The success of the first event was vital, Shugart said, because “we had to prove we could put on a family-oriented event with no issues,” and luckily “it went off without a hitch.”
The idea for the first Georgia Throwdown was conceived about a year ago, Shugart said, after the lengthy period of economic downturn and numerous complaints that there is nothing to do in Albany.
“We knew we needed to do something to turn that around,” he said. Add to that the belief that “music speaks to your soul” and the idea for the Throwdown was born.
Shugart said when he first approached the Exchange Club about using the fairgrounds for the festival, they were incredulous.
“I asked them what they would charge to rent out the whole fairgrounds, and they said, ‘We don’t know. We’ve never rented out the whole fairgrounds before.”
Eventually an agreement was reached, and Shugart said additional acreage will be sought next year. Eventually, he said, growth of the festival may necessitate moving it to a different site.
With the site secured, Shugart went to work putting together sponsors and strategic alliances.
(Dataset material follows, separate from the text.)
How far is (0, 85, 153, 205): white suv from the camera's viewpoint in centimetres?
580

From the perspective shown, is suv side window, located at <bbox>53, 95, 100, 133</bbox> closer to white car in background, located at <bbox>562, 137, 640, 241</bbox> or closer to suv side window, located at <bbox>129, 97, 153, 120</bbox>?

There had to be some assurances of a good regional market, keeping in mind that a large country music festival takes place every year about 90 miles west of Albany (near Enterprise, Alabama).
“Our marketing strategy is ‘Dynamic Synergy: Why Not?’,” Shugart explained. One thing he learned, he said, is that “the power of the Internet is huge!” He credited community volunteers, including DoCo Kiwanian Erin Whatley, with helping put together graphics and promotional material for a website for the Georgia Throwdown.